What do you see as an important emerging area of ecohydrology?
Interdisciplinarity is such a mixed blessing. On one hand, it took my whole trajectory to arrive where I am now, but on the other hand, there must be many much more efficient ways to have the tools to answer the questions I ask. I think my trajectory can confuse people who try to label my expertise (or give me a job). I’ve been involved in positive and negative, and substantial and superficial interdisciplinary exchanges. I think as ecohydrolgists we have to learn to glean information from lots of sources but still maintain our expertise. Sometimes, I find myself reinventing a wheel discovered by soil scientists a century ago or rederiving an equation that geochemists figured out the year I was born. Thus, I think the challenge in our field is holding the state-of-the-art knowledge of so many different fields in our heads all at once and still looking at things in innovative ways. We certainly have plenty of questions to answer ahead of us. I hope that we can find the questions that have direct applications that will improve the quality of life on our planet and make life more resilient.

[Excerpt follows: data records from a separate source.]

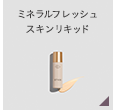ミネラルフレッシュ
スキンリキッド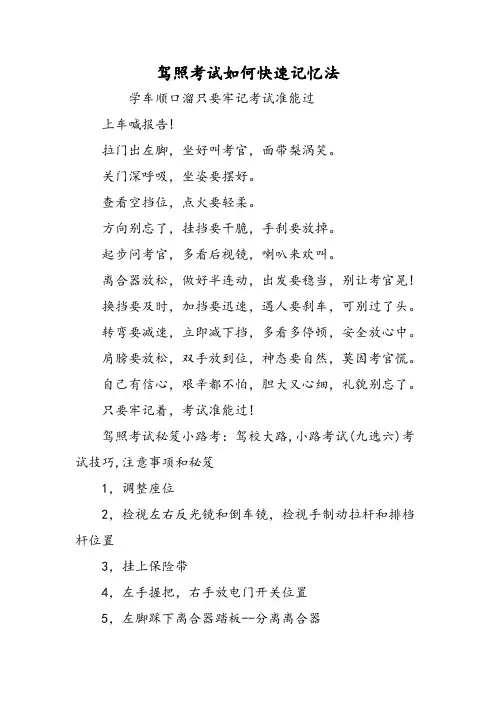 驾照考试如何快速记忆法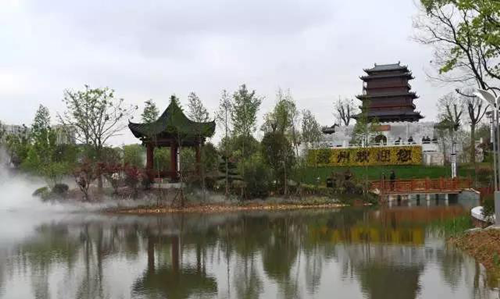 園冶杯專業獎:花博會撫州展園方案設計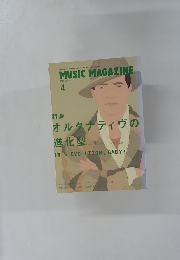 MUSIC MAGAZINE　2003年4月　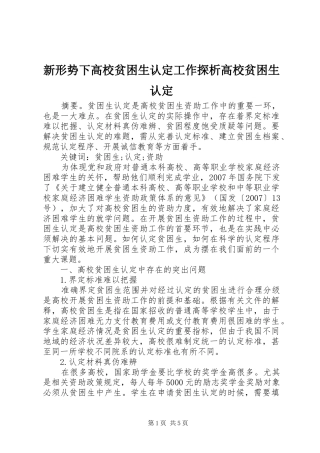 新形势下高校贫困生认定工作探析高校贫困生认定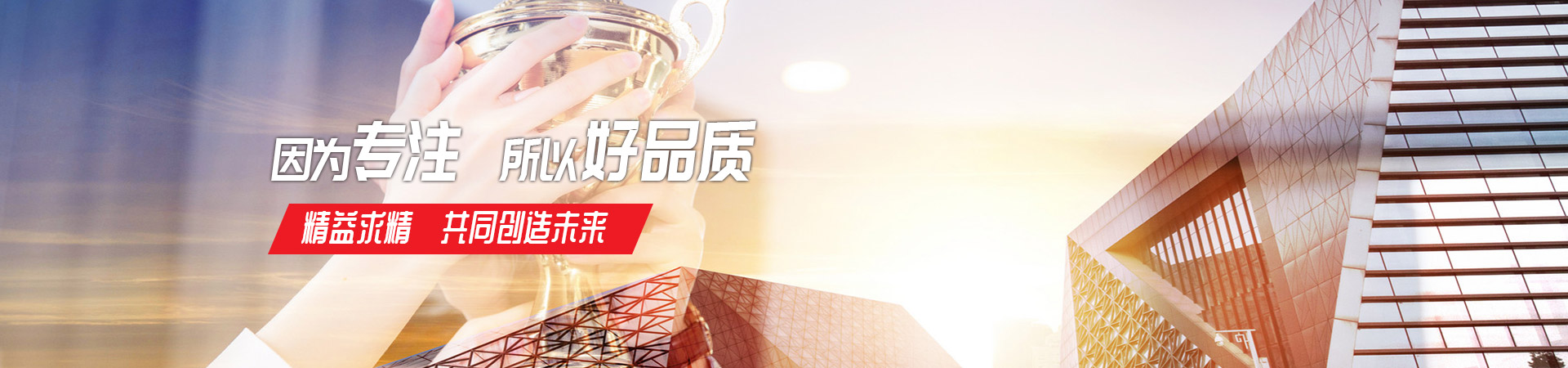 赢博手机网页版登录入口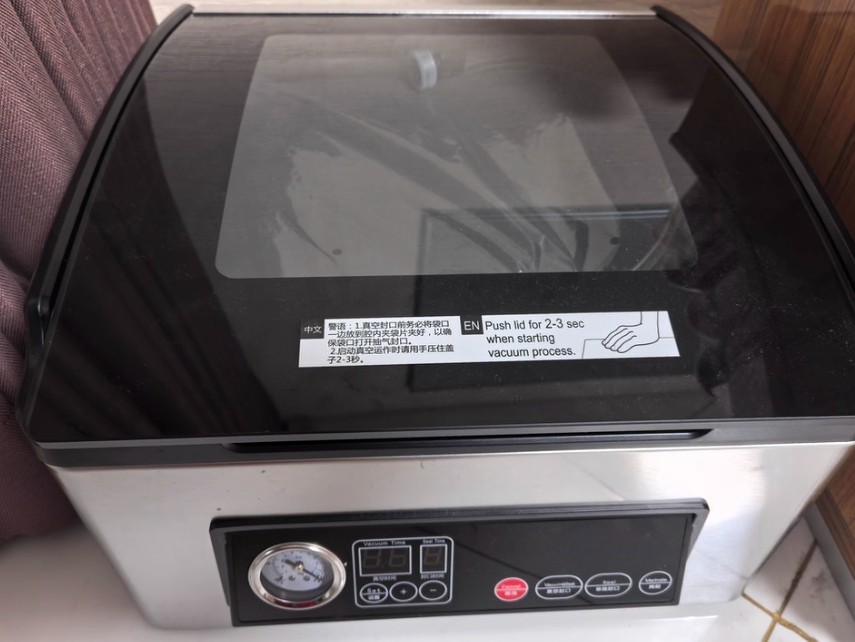 Vacuum Sealer - VP100 Ultra Series Chamber Vacuum Sealer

Do you have a favorite ecohydrology paper? Describe/explain.
The first paper I read that captivated my thirst for ecohydrology was Junk, Bayley, and Sparks’ 1989 Flood Pulse Concept. I think that was before the term “ecohydrology” was coined. I first encountered the term in Paolo D’Odorico and Amilcare Porporato’s Dryland Ecohydrology book. I am also very attached to Brutsaert’s book “Evaporation into the Atmosphere” (1982). I love the way he starts at the very beginning. I hope that someday I write a book in such an exhaustive way. Finally, I always return to a paper by Bruijnzeel questioning the impact of upstream tropical deforestation on downstream flows.
What do you do for fun (apart from ecohydrology)?
I love being outside with almost any means of mobility, but my favorites are ski touring, hiking, swimming in cold water, and biking. That is certainly when I have my best ideas. I also seem to have a never-ending life style that requires me to learn different languages. Finally, I have a relatively new intensive, long-term child development project that seems to consume most of my non-ecohydrology hours but is a lot of fun. Perhaps there will be some overlap in the future. Who knows?